*PROBLEM REQUIREMENTS*:
Reproduce all the items below word for word, but leave the pictures out.

*DATASET EXTRACT*:

>>>

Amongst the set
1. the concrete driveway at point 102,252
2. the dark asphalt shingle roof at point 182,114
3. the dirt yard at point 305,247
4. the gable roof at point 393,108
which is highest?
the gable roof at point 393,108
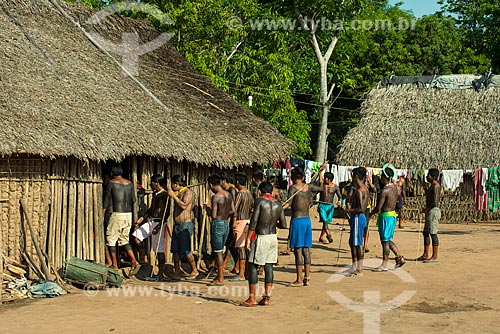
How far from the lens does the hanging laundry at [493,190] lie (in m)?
21.4

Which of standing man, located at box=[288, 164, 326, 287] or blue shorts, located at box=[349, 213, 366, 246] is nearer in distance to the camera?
standing man, located at box=[288, 164, 326, 287]

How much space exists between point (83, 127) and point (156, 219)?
1992 mm

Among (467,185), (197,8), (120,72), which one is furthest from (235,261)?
(467,185)

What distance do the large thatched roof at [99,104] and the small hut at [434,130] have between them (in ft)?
29.5

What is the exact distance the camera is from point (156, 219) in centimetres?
1187

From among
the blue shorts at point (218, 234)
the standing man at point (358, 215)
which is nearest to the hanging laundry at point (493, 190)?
the standing man at point (358, 215)

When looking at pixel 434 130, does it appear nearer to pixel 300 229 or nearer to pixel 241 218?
pixel 241 218

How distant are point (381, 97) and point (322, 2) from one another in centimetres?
387

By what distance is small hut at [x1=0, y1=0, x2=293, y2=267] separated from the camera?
10.1m

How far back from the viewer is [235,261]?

<<<

*ANSWER TO THE TASK*:
Amongst the set
1. the concrete driveway at point 102,252
2. the dark asphalt shingle roof at point 182,114
3. the dirt yard at point 305,247
4. the gable roof at point 393,108
which is highest?
the gable roof at point 393,108
How far from the lens does the hanging laundry at [493,190] lie (in m)?
21.4

Which of standing man, located at box=[288, 164, 326, 287] or blue shorts, located at box=[349, 213, 366, 246] is nearer in distance to the camera?
standing man, located at box=[288, 164, 326, 287]

How much space exists between point (83, 127) and point (156, 219)?
1992 mm

Among (467,185), (197,8), (120,72), which one is furthest from (235,261)?
(467,185)

What distance do the large thatched roof at [99,104] and the small hut at [434,130] have between them (in ft)?
29.5

What is the exact distance the camera is from point (156, 219) in centimetres?
1187

From among
the blue shorts at point (218, 234)
the standing man at point (358, 215)
which is nearest to the hanging laundry at point (493, 190)?
the standing man at point (358, 215)

When looking at pixel 434 130, does it appear nearer to pixel 300 229 or nearer to pixel 241 218?
pixel 241 218

How distant are point (381, 97) and point (322, 2) from one another in centimetres?
387

By what distance is small hut at [x1=0, y1=0, x2=293, y2=267] separated from the camera?
10.1m

How far back from the viewer is [235,261]?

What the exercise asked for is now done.